The present invention selectively dissolves technetium oxide using water, physiological saline and low concentration ammonia or sodium hydroxide. The main principle is as follows: tc₂O₇Easily soluble in water and weakly alkaline solution, MoO₃The solubility in water and weak alkaline solution is very low, and the water soluble type water. The concentration of ammonia water or sodium hydroxide solution in the process is less than 0.2 mol/L. After selective dissolution will¹⁰⁰MoO₃Filtering the residue to obtain technetium solution containing a small amount of molybdenum, filtering the filtrate, and collecting the residue¹⁰⁰MoO₃And recycling the waste water.

Compared with the prior art, the invention has the following advantages:

firstly, an accelerator is used for irradiating the molybdenum target, so that the construction cost is lower than that of a reactor;

secondly, the molybdenum target does not need to be dissolved and prepared into a generator, thereby avoiding generating a large amount of radioactive waste liquid and realizing^99mSeparation of Tc and¹⁰⁰mo is recycled and reused, greatly reducing^99mThe production cost of Tc.
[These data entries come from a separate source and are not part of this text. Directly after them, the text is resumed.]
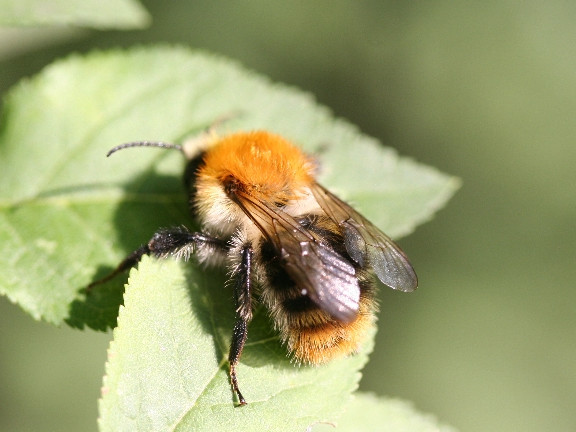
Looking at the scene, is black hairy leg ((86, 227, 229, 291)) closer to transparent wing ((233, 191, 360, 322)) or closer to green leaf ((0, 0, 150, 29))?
transparent wing ((233, 191, 360, 322))

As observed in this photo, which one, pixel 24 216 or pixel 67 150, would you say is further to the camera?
pixel 67 150

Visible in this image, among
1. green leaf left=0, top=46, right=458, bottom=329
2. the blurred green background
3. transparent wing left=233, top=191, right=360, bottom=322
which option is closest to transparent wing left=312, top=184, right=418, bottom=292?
transparent wing left=233, top=191, right=360, bottom=322

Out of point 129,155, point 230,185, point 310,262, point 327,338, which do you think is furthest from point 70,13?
point 327,338

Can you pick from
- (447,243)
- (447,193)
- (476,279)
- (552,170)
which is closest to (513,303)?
(476,279)

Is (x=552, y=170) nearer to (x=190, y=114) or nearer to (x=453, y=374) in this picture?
(x=453, y=374)

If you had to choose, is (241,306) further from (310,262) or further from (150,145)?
(150,145)

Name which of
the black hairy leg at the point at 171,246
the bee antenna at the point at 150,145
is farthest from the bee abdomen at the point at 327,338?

Thirdly, molybdenum and technetium are converted into corresponding oxides by means of high-temperature oxidation, and then the technetium oxide is selectively dissolved. In the whole separation process, the separation process is carried out,¹⁰⁰the dissolution amount of Mo is very small, which is beneficial to^99mThe further purification of the Tc is carried out,^99mtc separation efficiency can reach more than 95%. In addition, the process is also greatly improved¹⁰⁰The recovery and utilization efficiency of the Mo is improved,¹⁰⁰the Mo recovery rate can reach more than 90 percent.

Drawings

FIG. 1 is a process flow diagram of the present invention.

FIG. 2 shows a molybdenum target before irradiation¹⁰⁰Mo)。

Fig. 3 shows the deposition of molybdenum-technetium oxide on a quartz tube after high temperature conversion.

FIG. 4 shows the separation before and after^99mGamma energy spectrum of Tc.

FIG. 5 shows the Na obtained^99mTcO₄Gamma energy spectrum of (2).

Detailed Description

The present invention will be further illustrated with reference to the following specific examples, but the present invention is not limited to the following examples. The method is a conventional method unless otherwise specified. The starting materials are commercially available from the open literature unless otherwise specified.